- Selected passage
= Beginning of Section =
Practical: Read Classification on Command Line

Posted on November 11, 2024

One of the things to help us understand what's in our data is to classify the reads using Kraken2. We can use Kraken2 to classify reads against a database of known sequences. This is a quick way to get an idea of what is in our data.

Kraken 2 is a bioinformatics tool and software platform designed for the taxonomic classification of DNA sequences in metagenomic data. Metagenomics involves the study of genetic material collected from environmental samples, such as soil, water, or clinical specimens, to understand the microbial diversity present in these samples. Kraken 2 is a popular tool in this field, as it allows researchers to assign taxonomic labels to the sequences, helping them identify the microorganisms present in the samples.
= End of Section =
- Information shown
= Beginning of Section =
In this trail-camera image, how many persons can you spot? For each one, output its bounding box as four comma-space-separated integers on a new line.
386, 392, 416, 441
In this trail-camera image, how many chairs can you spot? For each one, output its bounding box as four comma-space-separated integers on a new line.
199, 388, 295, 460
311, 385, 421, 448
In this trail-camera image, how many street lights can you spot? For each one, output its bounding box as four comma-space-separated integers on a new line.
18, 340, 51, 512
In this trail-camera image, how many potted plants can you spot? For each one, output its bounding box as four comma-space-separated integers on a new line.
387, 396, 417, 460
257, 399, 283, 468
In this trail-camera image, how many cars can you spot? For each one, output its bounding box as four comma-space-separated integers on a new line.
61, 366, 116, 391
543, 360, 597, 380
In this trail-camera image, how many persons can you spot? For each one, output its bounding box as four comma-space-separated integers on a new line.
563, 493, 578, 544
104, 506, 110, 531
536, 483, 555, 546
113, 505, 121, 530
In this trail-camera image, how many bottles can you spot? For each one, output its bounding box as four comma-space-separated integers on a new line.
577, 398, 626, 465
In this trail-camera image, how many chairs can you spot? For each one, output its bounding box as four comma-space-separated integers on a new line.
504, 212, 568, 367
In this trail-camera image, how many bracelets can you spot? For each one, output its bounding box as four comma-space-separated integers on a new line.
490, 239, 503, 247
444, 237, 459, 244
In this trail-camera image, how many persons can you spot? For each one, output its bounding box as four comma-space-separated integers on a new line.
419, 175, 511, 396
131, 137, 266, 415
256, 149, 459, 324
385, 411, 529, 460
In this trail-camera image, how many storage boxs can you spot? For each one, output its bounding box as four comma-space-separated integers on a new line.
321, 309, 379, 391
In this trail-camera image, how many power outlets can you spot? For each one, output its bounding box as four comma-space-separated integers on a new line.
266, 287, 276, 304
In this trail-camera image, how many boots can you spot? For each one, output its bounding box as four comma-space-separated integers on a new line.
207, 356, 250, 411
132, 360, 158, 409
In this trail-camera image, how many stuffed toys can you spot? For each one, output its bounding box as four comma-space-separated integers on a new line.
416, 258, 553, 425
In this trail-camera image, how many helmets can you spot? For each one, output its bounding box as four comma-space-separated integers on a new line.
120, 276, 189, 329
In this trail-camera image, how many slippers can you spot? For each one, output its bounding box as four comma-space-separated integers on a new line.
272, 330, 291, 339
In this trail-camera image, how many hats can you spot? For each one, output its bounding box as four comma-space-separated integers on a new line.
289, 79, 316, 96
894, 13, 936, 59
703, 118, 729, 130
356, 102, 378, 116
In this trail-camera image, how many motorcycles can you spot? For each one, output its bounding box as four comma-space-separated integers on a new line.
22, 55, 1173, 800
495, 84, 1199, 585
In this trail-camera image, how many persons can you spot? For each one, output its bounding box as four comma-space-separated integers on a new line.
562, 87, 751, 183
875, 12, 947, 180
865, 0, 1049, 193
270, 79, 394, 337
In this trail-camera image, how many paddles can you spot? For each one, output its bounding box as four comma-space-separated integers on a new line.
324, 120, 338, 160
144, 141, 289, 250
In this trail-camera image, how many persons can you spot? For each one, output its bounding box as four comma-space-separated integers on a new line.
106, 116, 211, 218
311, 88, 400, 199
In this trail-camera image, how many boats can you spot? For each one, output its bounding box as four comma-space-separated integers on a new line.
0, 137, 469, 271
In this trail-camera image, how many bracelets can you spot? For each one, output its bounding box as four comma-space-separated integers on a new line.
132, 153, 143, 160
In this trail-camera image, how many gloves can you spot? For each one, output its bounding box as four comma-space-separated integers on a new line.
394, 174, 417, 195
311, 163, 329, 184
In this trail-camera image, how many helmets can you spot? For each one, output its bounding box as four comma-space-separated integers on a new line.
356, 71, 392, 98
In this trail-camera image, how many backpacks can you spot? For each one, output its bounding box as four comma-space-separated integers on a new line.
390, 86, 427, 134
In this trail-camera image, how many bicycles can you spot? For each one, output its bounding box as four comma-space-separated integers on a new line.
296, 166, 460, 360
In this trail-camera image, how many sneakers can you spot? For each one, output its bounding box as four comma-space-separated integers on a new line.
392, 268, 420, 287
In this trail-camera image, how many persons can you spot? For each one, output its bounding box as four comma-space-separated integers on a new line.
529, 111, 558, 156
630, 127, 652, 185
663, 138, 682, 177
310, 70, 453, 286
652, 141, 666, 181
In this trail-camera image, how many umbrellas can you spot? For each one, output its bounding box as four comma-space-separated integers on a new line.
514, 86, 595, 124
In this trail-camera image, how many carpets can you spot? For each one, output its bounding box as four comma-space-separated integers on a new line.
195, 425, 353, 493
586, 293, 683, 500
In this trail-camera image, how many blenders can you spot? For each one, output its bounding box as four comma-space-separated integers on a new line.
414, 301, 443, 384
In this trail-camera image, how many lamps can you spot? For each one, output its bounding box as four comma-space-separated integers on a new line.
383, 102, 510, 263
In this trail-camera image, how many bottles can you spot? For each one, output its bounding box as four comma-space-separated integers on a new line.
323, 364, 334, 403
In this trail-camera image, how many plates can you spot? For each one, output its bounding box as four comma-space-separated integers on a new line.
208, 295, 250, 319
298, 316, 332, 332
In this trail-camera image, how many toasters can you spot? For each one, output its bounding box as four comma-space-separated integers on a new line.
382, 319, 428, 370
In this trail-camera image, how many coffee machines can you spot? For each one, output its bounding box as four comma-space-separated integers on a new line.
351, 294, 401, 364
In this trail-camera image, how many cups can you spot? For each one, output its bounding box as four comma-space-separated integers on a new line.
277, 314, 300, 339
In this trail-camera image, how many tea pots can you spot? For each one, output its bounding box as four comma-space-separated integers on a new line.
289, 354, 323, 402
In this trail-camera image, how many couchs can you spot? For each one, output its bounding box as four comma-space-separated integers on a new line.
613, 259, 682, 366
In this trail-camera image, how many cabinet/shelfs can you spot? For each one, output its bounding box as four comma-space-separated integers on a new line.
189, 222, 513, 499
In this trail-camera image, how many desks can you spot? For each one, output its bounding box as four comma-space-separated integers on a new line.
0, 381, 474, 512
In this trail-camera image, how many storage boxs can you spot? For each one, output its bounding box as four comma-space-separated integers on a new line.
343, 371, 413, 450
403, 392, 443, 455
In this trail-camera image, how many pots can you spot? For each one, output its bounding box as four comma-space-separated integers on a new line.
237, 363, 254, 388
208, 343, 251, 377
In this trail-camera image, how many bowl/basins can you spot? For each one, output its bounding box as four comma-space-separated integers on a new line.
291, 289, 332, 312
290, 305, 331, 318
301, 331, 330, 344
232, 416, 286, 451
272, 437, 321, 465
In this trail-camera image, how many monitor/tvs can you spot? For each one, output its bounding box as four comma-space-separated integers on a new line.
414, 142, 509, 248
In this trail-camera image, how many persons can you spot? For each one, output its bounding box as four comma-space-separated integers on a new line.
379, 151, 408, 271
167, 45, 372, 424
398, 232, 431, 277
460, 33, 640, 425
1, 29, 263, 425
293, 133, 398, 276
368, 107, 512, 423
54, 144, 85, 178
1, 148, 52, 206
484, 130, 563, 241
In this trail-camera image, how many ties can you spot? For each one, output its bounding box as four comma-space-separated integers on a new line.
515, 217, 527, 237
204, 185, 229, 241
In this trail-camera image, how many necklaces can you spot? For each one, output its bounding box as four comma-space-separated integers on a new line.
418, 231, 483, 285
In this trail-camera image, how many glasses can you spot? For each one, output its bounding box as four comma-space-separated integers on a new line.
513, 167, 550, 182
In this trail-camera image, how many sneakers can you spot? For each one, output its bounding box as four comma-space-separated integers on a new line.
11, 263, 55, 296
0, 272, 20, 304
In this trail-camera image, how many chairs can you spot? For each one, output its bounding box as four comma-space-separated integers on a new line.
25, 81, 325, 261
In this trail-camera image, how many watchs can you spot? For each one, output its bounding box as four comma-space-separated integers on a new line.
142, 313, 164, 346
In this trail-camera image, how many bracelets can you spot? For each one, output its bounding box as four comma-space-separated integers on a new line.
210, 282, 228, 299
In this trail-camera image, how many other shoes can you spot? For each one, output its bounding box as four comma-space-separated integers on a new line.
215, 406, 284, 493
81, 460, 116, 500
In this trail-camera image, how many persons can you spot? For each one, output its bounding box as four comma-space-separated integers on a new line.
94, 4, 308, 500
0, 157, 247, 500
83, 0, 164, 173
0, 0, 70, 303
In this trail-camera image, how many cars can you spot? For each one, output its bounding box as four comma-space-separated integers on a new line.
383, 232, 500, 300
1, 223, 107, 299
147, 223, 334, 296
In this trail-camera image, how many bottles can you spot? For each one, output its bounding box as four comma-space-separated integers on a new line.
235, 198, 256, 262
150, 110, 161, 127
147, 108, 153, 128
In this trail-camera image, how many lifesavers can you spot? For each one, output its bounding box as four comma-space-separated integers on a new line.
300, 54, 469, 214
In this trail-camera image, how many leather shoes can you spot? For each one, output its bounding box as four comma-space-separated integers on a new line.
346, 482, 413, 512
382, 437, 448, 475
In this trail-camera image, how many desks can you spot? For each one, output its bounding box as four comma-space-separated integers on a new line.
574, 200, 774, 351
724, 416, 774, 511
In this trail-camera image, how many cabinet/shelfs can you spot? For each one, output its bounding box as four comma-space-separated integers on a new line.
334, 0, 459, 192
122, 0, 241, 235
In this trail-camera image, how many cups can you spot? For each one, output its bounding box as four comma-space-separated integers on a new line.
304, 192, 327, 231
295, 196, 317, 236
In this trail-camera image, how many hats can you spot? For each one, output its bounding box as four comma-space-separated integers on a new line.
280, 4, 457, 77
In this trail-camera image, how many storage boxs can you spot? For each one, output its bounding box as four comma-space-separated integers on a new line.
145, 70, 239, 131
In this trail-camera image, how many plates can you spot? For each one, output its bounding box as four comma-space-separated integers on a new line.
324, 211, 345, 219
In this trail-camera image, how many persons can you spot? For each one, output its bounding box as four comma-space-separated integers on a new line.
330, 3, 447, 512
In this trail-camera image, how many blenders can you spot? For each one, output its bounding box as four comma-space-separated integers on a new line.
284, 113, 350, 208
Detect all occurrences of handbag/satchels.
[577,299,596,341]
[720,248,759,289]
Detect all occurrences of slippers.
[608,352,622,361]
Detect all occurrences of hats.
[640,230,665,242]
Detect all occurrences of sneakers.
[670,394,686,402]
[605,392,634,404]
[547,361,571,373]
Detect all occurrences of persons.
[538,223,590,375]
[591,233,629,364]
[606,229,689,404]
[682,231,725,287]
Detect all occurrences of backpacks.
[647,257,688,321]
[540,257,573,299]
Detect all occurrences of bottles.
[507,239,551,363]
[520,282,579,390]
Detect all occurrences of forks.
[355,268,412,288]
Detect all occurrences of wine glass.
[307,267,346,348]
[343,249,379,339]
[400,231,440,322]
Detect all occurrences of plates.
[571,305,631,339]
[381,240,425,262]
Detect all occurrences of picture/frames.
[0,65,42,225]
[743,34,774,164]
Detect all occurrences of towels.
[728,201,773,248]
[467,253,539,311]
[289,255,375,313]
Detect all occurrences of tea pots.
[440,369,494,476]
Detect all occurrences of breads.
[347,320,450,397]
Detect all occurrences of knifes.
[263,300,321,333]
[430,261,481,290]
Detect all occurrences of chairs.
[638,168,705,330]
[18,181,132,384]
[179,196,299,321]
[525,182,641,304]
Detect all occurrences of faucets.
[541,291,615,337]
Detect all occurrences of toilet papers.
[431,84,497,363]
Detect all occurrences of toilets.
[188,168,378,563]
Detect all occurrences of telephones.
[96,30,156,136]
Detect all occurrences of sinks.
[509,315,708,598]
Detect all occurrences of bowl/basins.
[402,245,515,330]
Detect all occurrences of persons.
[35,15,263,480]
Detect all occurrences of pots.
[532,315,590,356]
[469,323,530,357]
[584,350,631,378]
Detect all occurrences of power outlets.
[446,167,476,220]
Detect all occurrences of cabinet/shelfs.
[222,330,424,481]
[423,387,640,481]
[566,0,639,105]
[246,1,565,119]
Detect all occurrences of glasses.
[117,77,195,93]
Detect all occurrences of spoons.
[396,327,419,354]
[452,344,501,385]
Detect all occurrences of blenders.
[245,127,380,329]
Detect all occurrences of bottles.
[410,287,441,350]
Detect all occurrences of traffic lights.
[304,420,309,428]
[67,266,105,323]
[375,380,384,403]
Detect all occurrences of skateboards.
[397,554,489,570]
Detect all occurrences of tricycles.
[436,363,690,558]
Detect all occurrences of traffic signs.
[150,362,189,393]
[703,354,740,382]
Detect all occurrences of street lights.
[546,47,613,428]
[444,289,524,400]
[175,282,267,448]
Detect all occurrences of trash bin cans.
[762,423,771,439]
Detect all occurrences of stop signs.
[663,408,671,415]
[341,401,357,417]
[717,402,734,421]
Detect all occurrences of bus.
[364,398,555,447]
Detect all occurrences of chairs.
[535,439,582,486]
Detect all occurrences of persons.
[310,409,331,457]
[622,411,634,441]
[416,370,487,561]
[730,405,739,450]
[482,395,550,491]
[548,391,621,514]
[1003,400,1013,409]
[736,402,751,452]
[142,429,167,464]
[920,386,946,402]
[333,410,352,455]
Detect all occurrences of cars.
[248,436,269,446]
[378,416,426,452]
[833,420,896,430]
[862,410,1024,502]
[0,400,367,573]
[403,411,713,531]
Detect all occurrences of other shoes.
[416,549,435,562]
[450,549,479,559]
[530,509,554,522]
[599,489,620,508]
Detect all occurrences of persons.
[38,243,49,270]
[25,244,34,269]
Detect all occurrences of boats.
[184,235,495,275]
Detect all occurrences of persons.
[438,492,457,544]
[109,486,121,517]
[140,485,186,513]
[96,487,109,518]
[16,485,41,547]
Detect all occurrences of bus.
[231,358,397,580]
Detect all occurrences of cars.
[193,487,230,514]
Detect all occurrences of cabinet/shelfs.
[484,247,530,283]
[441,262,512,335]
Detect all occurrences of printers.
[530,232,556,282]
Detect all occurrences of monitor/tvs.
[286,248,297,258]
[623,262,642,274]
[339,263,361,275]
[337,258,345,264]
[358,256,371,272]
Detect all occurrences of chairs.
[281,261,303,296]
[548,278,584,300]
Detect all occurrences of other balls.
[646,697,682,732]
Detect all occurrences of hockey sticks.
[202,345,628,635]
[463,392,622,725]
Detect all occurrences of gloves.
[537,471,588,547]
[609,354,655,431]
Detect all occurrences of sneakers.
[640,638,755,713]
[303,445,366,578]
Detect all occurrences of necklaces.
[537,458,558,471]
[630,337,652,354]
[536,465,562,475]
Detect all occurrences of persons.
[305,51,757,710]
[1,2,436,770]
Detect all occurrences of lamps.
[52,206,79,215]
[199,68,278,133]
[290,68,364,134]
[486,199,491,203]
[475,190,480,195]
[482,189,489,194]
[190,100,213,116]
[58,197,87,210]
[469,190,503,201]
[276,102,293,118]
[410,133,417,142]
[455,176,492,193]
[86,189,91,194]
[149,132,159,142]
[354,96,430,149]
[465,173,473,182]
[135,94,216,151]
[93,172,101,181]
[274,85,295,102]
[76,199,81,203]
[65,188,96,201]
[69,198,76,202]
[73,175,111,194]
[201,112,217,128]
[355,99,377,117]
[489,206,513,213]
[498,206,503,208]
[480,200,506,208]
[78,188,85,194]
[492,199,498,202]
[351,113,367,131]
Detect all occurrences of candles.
= End of Section =
- Required action 1
In the read-classification practical, what examples of environmental samples are given as sources of genetic material for metagenomics?
- Required action 2
Continue the read-classification practical from the end of its last paragraph.
The lines play no part in this work and can be set aside.

- Expected answer 1
Soil, water, or clinical specimens.

- Expected answer 2
Installing Kraken2 and Krona

We will need the following software:

• kraken2 - a taxonomic profiler for metagenomics data
• krona - an interactive visualiser for the output of Kraken2
• krakentools - some useful scripts for manipulating Kraken2 output
• taxpasta - a useful tool for converting and merging Kraken2 outputs into other formats like Excel

conda install -y kraken2 krona krakentools 

Krona reminds us to run ktUpdateTaxonomy.sh before it can be used.

ktUpdateTaxonomy.sh

You can test kraken2 was installed correctly by running it with no command-line options.

kraken2

Kraken2 databases

Pre-computed Kraken2 databases are available on the /shared/public file system within CLIMB-BIG-DATA. These databases are downloaded from Ben Langmad's publicly available Kraken2 indexes page. These datasets are updated monthly and we will keep the latest versions available.

The /shared/public area is designed to store frequently used, important databases for the microbial genomics community. We are just getting started building this resource so please contact us with suggestions for other databases you would like to see here.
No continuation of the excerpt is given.